Merespons Hal itu Tim Kampanye Nasional Prabowo Subianto- Gibran Rakabuming Raka, Habiburokhman mengatakan para paslon akan memanfaatkan atribut yang melekat pada mereka untuk kemenangan. Itu, ujarnya sudah naluri dalam kompetisi. Tetapi, Habiburokhman menyampaikan Prabowo-Gibran tidak ingin melakukan kecurangan sebab itu berisiko.

"Kami melihat ada resikonya. Membantunya enggak banyak, resikonya lebih banyak. Kita sudah menang malah kena TSM. Kami terus menyerukan pada pendukung kami, kalau mau bantu sesuai ketentuan perundangan-undangan. Jangan sampai niat mau bantu malah jadi repot. Kami tidak akan membiarkan potensi kecurangan yang merugikan kami," paparnya.

Perkuat Pengawasan dan Pelaporan

Di tempat yang sama, Direktur Eksekutif Yayasan untuk Pemilu dan Demokrasi (Perludem) Khoirunnisa Nur Agustyati atau akrab disapa Ninis, menambahkan perlu adanya gerakan-gerakan dan inisiatif dari publik untuk mengawal pemilu dari potensi kecurangan dan masalah netralitas aparat.

"Dengan situasi seperti ini saya rasa gerakan-gerakan publiklah yang harus dimasukkan. Inisiatif publik bisa jadi alat kontrol dari situasi yang tadi Bang Todung mengatakan pemilu yang buruk,"terang Ninis.
-----
UJI PEMAHAMAN >>
[1] Ringkas teks tentang pengawasan pemilu di atas dalam dua kalimat.
[2] Ketik ulang bagian teks tentang pengawasan pemilu dari "Di tempat yang" sampai "masalah netralitas aparat." tanpa mengubah satu huruf pun.

DATA YANG DIBERIKAN >>
-----
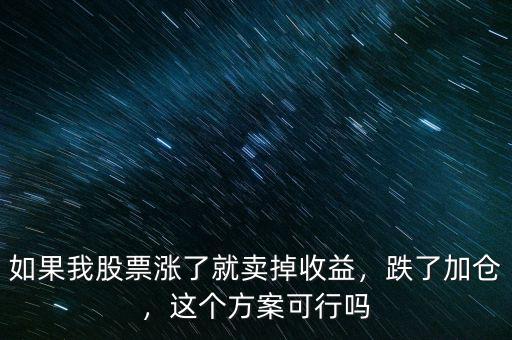 如果我股票漲了就賣掉收益，跌了加倉，這個方案可行嗎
-----
JAWABAN TUGAS >>
[1] Habiburokhman dari Tim Kampanye Nasional Prabowo Subianto-Gibran Rakabuming Raka mengatakan para paslon akan memanfaatkan atribut yang melekat pada mereka untuk menang. Namun, Prabowo-Gibran tidak ingin berbuat curang karena hal itu berisiko, sedangkan Direktur Eksekutif Perludem, Khoirunnisa Nur Agustyati, menambahkan bahwa gerakan dan inisiatif publik diperlukan untuk mengawal pemilu dari potensi kecurangan dan masalah netralitas aparat.

[2]
Di tempat yang sama, Direktur Eksekutif Yayasan untuk Pemilu dan Demokrasi (Perludem) Khoirunnisa Nur Agustyati atau akrab disapa Ninis, menambahkan perlu adanya gerakan-gerakan dan inisiatif dari publik untuk mengawal pemilu dari potensi kecurangan dan masalah netralitas aparat.